Non era un tipo suggestionabile o che aveva timore della morte, quella notte però c’era qualcosa che non quadrava e da quando aveva cominciato il turno sentiva strani rumori e qualcosa di simile a movimenti furtivi ogni volta che dava le spalle al campo santo, ma le sue apprensioni caddero sorde alle orecchie dei suoi colleghi.

<< E piantala, stasera sei proprio una piaga con ‘sta fissa dei rumori. >>

<< Ti dico che c’è qualcosa qui… non siamo soli stasera. >>

<< E certo che non siamo soli. Siamo in un cimitero. >>

<< Smettila di prendermi per il culo! È una cosa seria! >>

<< State zitti tutti e due. Risparmiate il fiato per scavare, piuttosto che ciarlare a vuoto. Abbiamo ancora tre tombe da disseppellire, quindi datevi da fare, se volete che veniamo pagati. >>

Il nano e lo smilzo eseguirono l’ordine, cominciando a smuovere la terra della tomba su cui ci stavamo irrispettosamente sopra. Scavarono per cinque minuti prima che un sordo brontolio li fermò, facendo ridere uno di loro.

<< Ma che hai, fame proprio adesso? In questo posto? >>

<< Guarda che non era il mio stomaco. >>

<< Il mio nemmeno.
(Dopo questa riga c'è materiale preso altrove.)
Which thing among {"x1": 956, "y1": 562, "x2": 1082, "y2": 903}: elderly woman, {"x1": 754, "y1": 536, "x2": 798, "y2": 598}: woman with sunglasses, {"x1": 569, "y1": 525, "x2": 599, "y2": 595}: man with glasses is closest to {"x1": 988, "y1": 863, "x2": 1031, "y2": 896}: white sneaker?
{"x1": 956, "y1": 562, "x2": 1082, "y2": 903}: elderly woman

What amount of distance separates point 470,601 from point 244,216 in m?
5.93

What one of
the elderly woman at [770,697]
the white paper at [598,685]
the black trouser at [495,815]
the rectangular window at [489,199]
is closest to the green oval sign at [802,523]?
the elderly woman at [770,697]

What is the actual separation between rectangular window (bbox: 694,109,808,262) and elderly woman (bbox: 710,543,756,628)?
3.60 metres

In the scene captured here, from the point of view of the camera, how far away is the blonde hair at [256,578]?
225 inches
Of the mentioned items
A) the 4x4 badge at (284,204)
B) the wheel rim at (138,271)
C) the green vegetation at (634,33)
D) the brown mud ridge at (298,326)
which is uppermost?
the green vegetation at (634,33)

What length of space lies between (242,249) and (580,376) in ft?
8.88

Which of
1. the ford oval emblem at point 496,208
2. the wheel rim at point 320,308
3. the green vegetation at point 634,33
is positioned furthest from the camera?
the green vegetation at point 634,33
Te che ci dici invece, vecchio? >>

L’orbo non c’era più, lo smilzo e il nano erano rimasti da soli con il carretto da cui pendeva un sacco da fuoriusciva una pallida mano. I due uomini si guardarono intorno confusi, certi di non averlo né visto, né sentito allontanarsi. L’assenza del suo basso e costante brontolare ampliò il silenzio del cimitero che era diventato più buio, di colpo si sentirono in balia del vuoto che aleggiava in quel mesto posto e i soldi non apparvero più un buon pretesto per restare lì dentro.

Prima che la necessità di scappare arrivasse ai loro cervelli, qualcosa arrivò alle loro spalle più veloce del pensiero. Gelida, letale e spaventosa.



[1] La vitiligine è una condizione cronica della pelle, nella grande maggioranza dei casi non congenita[1], caratterizzata da ipomelanosi o leucodermia cioè dalla comparsa sulla cute, sui peli o sulle mucose, di chiazze non pigmentate, cioè zone dove manca del tutto la fisiologica colorazione dovuta alla melanina, e che appaiono bianche o traslucide.

[2] Il termine Calle deriva dal latino callis, cha significa viottolo, sentiero, mulattiera.

[3] Il felze era una cupola che veniva posta sulla gondola per proteggere il passeggero dalla pioggia e dalle intemperie.